At the present day the Teleosteans are in immense preponderance, Selachians are still well represented, the Chondrostean ganoids are confined to the rivers and lakes of the temperate zone of the northern hemisphere (Acipenseridae, Polyodontidae), the Holostean ganoids are reduced to a few species (Lepidosteus, Amia) dwelling in the fresh waters of North America, Mexico and Cuba, the Crossopterygians are represented by the isolated group Polypteridae, widely different from any of the known fossil forms, with about ten species inhabiting the rivers and lakes of Africa, whilst the Dipneusti linger in Australia (Neoceratodus), in South America (Lepidosiren), and in tropical Africa (Protopterus).
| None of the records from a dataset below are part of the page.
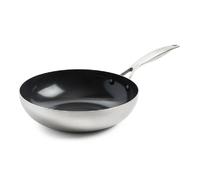 Greenpan Wok antiadhésif - Inox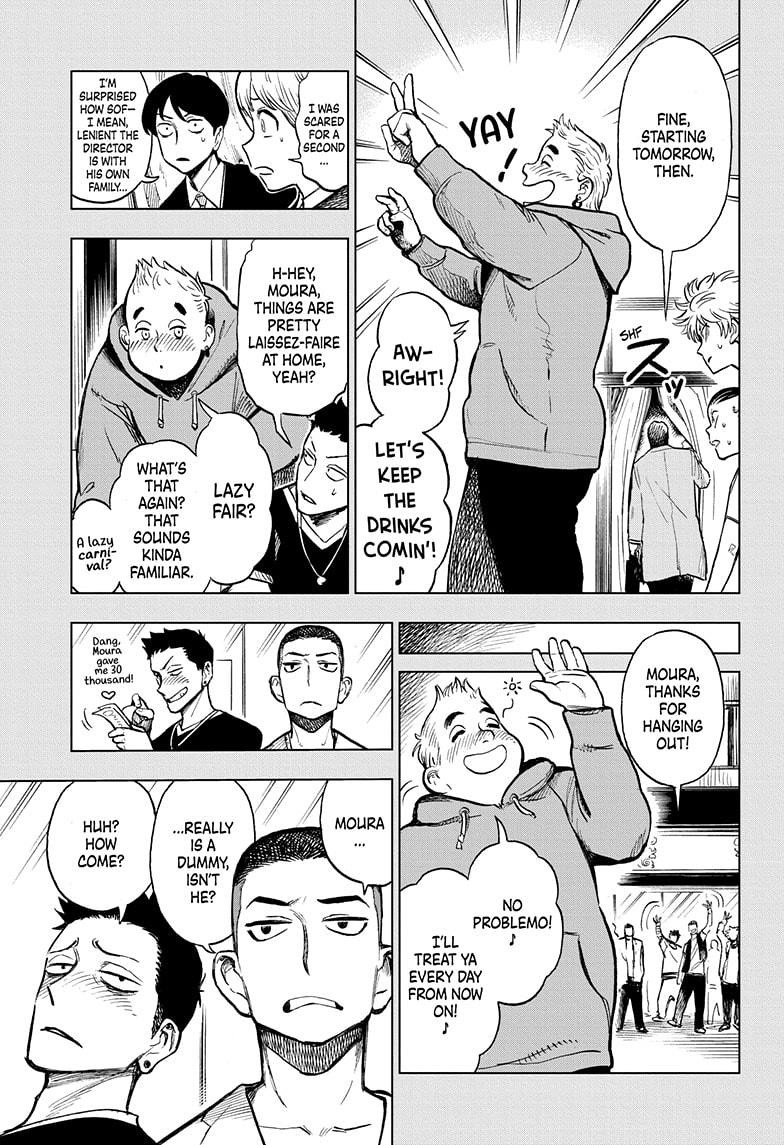 Super Smartphone Chapter 10 page 15 - Chapter 10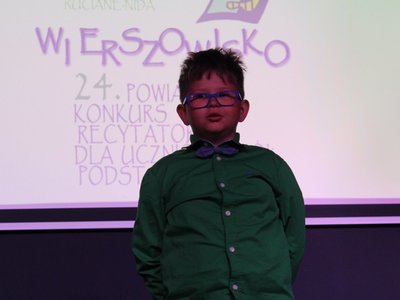 Wierszowisko 2022-eliminacje miejsko-gminne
The imperfections of the geological record preclude any attempt to deal with the distribution in space as regards extinct forms, but several types, at present very restricted in their habitat, once had a very wide distribution. The Ceratodontidae, for instance, of which only one species is now living, confined to the rivers of Queensland, has left remains in Triassic, Rhaetic, Jurassic and Cretaceous rocks of Europe, North America, Patagonia, North and South Africa, India and Australia; the Amiidae and Lepidosteidae were abundant in Europe in Eocene and Miocene times; the Osteoglossidae, now living in Africa, S.E. Asia and South America, occurred in North America and Europe in the Eocene.